Before I get started, please don’t shoot the messenger. I am just saying what was said, not saying it’s right or wrong. Let me also say, that I was a very small fish in this meeting, so I didn’t have a chance to really get involved in the discussions much like other FTC meetings I have been at (as a consultant).
While I was asked not to disclose the parties involved, I will say that this meeting was done via live teleconferencing with lots of different BIG players represented from a wide range of industries. I was there helping represent a major hosting / data center provider. Not HG by the way.
This was my frist FTC meeting that didn’t involve a specific action by the FTC against a particular company. This meeting was much more like a two way discussion than most I have been involved with. It certainly had a parent (FTC) to teenager feel to it though.
First, these new regulations are targeting lots of people, not just IMer’s. I know some of the major job finding sites were represented, and they got a stern warning about the scammy “work from home” listings. These are the envelope stuffing / medical billing type of “jobs”.
One possible way to help these sites (and likely others) “police themselves” was something I mentioned to Brian (kindsvater) before my meeting that I had an educated guess based on a couple conversations the FTC might be considering. About 2 hours into the meeting this idea was bought up by an FTC rep. They mentioned setting up a system somewhat similar to the current DMCA laws and notification systems.
There is nothing really even in the works on this as far as I know, but they are considering it. Given that, I think it makes sense that we discuss what implication that might have on the IM industry. This would likely be something to the affect of simply notifying/involving people like merchants accounts and hosting providers of possible violations by there users.
Once notified, these bigger players would kinda fall into the realm of actively enabling violations if they failed to act. Thus increasing their liability. Basically the FTC is looking at involving more people who have more to lose in helping to “police” the internet.
I don’t know what all payment process providers were there, but there was mention of the fact the FTC had begun to get much more tough on the “enablers” of these scams. They are looking for an easy way to clean things up without having to go after every small time crook one by one. The FTC knows that if the people they are targeting can't take payments, their number will greatly diminish.

### SUPPLIED DATA
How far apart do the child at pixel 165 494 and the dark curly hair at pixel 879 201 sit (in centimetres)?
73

--

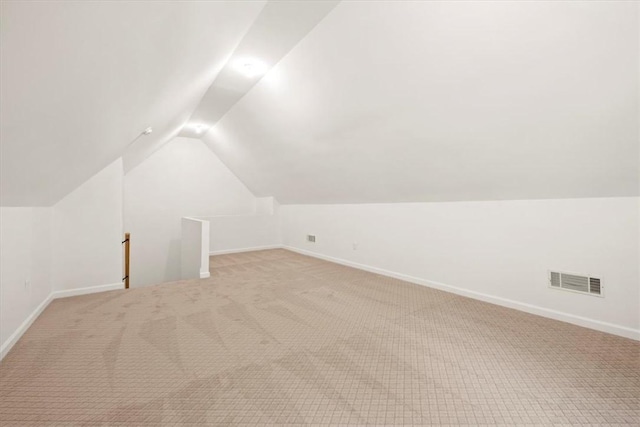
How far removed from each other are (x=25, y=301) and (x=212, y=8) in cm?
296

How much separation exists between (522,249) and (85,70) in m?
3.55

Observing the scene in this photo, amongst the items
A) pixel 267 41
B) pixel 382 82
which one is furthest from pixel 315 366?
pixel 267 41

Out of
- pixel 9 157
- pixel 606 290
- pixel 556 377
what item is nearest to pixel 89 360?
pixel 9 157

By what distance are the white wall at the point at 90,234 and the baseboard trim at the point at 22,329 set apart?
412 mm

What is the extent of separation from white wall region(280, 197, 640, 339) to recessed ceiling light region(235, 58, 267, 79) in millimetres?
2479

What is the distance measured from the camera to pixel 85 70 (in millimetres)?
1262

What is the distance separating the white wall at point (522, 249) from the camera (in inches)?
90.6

...

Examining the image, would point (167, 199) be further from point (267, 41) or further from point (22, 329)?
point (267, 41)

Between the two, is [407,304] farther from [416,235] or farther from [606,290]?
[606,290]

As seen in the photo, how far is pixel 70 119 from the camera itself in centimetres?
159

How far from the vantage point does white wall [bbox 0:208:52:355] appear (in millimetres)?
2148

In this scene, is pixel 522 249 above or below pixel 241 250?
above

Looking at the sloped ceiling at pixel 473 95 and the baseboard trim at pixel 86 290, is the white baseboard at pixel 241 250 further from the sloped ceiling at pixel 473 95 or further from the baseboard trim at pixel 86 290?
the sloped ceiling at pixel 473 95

### DIRECTIONS
1) Repeat word for word the stretch of the post about the FTC meeting from "First, these new" through "and notification systems.".
2) Summarize the post about the FTC meeting in two sentences.
3) Continue the post about the FTC meeting from its last sentence.
The material that comes after the post about the FTC meeting is separate from it.

### ANSWER SET
1)
First, these new regulations are targeting lots of people, not just IMer’s. I know some of the major job finding sites were represented, and they got a stern warning about the scammy “work from home” listings. These are the envelope stuffing / medical billing type of “jobs”.
One possible way to help these sites (and likely others) “police themselves” was something I mentioned to Brian (kindsvater) before my meeting that I had an educated guess based on a couple conversations the FTC might be considering. About 2 hours into the meeting this idea was bought up by an FTC rep. They mentioned setting up a system somewhat similar to the current DMCA laws and notification systems.

2) The writer helped represent a major hosting and data center provider at a teleconferenced FTC meeting with big players from many industries, where major job-finding sites were sternly warned about scammy "work from home" listings. An FTC representative raised a possible system similar to DMCA notifications, still only under consideration, in which merchant accounts and hosting providers would be notified of users' possible violations and would face greater liability if they failed to act, as the FTC gets tougher on the "enablers" of scams.

3)
One of the FTC reps. did mention 2 very popular payment processors among warriors. For liability reasons, I will not say the names, but most of you can guess who these are. They indicated these are people they have identified as” enablers” and they are going to continue to “lean” on them to help clean things up.
The FTC is basically looking for places the scams are concentrated, and then they target those places as a whole rather than each person individually. A surprisingly smart move for a government agency.
I will tell you that the tone of the meeting was very much against any “business opportunity” or training that made “income claims” as a way to help sell their stuff. That’s not to say that all income claims are illegal, but it is to say that the tone of the FTC in this meeting was that they wanted income claims to go away. We all know they won’t, but the FTC is not for them. I will also say that the tone of the “crowd” at the meeting was mostly against these income claims as well.
I am sure good lawyers (Brian) will be able to help some skirt the fringes of the law on these matters, but my guess is that the “enablers” are going to be the biggest threat to those who chose to operate on the fringes going forward.
How tough the payment processors and such get on creating and enforcing new rules will just depend on how much pressure the FTC puts on them. I mean they make money with more clients, but not if those clients expose them to risks of action by the FTC against their entire business.
Sorry for the long post, but this stuff is important.